▶ [Dataset extract]:
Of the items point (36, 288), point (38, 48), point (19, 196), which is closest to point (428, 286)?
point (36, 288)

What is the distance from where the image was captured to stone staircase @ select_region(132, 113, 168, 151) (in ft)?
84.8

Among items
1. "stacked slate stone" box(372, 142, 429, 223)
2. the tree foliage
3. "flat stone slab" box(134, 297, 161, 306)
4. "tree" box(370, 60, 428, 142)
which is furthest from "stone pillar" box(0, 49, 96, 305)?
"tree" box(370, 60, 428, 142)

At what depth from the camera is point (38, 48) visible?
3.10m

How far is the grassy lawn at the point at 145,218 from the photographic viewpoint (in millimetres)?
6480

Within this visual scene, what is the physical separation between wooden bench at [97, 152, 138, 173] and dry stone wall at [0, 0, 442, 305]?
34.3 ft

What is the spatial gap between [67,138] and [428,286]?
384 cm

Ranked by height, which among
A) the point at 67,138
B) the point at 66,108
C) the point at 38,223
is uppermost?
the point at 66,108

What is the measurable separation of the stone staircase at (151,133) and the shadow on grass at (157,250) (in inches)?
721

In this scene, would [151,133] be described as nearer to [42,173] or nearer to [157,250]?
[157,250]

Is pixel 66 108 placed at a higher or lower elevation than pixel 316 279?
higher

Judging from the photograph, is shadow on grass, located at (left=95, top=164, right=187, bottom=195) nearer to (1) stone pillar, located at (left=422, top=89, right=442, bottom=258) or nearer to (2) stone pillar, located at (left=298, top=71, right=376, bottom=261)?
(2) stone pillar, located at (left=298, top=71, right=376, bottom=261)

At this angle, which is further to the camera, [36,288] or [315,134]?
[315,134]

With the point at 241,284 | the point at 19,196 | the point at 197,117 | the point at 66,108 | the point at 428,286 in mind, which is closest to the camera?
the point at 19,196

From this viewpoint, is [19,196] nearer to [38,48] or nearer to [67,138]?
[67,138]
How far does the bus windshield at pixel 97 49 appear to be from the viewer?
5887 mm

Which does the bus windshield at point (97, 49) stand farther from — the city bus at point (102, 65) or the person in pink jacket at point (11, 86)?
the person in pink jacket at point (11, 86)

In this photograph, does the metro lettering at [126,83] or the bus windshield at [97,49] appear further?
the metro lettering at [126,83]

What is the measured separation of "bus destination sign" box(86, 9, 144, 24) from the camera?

▶ [Work instructions]: Go through the listing above and restate it word for word.

▶ [Written solution]:
Of the items point (36, 288), point (38, 48), point (19, 196), which is closest to point (428, 286)?
point (36, 288)

What is the distance from where the image was captured to stone staircase @ select_region(132, 113, 168, 151) (in ft)?
84.8

Among items
1. "stacked slate stone" box(372, 142, 429, 223)
2. the tree foliage
3. "flat stone slab" box(134, 297, 161, 306)
4. "tree" box(370, 60, 428, 142)
which is furthest from "stone pillar" box(0, 49, 96, 305)?
"tree" box(370, 60, 428, 142)

At what depth from the camera is point (38, 48) visible?
3.10m

How far is the grassy lawn at the point at 145,218 from the photographic viewpoint (in millimetres)?
6480

Within this visual scene, what is the physical separation between wooden bench at [97, 152, 138, 173] and dry stone wall at [0, 0, 442, 305]?
34.3 ft

What is the spatial gap between [67,138] and [428,286]?
384 cm

Ranked by height, which among
A) the point at 67,138
B) the point at 66,108
C) the point at 38,223
is uppermost?
the point at 66,108

What is the measurable separation of the stone staircase at (151,133) and the shadow on grass at (157,250) (in inches)?
721

In this scene, would [151,133] be described as nearer to [42,173] or nearer to [157,250]?
[157,250]

Is pixel 66 108 placed at a higher or lower elevation than pixel 316 279?
higher

Judging from the photograph, is shadow on grass, located at (left=95, top=164, right=187, bottom=195) nearer to (1) stone pillar, located at (left=422, top=89, right=442, bottom=258) or nearer to (2) stone pillar, located at (left=298, top=71, right=376, bottom=261)?
(2) stone pillar, located at (left=298, top=71, right=376, bottom=261)

At this angle, which is further to the camera, [36,288] or [315,134]?
[315,134]

With the point at 241,284 | the point at 19,196 | the point at 197,117 | the point at 66,108 | the point at 428,286 in mind, which is closest to the camera?
the point at 19,196

From this viewpoint, is [19,196] nearer to [38,48] or nearer to [67,138]?
[67,138]
How far does the bus windshield at pixel 97 49 appear to be from the viewer?
5887 mm

Which does the bus windshield at point (97, 49) stand farther from — the city bus at point (102, 65) or the person in pink jacket at point (11, 86)?
the person in pink jacket at point (11, 86)

In this photograph, does the metro lettering at [126,83] or the bus windshield at [97,49] appear further?
the metro lettering at [126,83]

What is the measured separation of "bus destination sign" box(86, 9, 144, 24) from the camera?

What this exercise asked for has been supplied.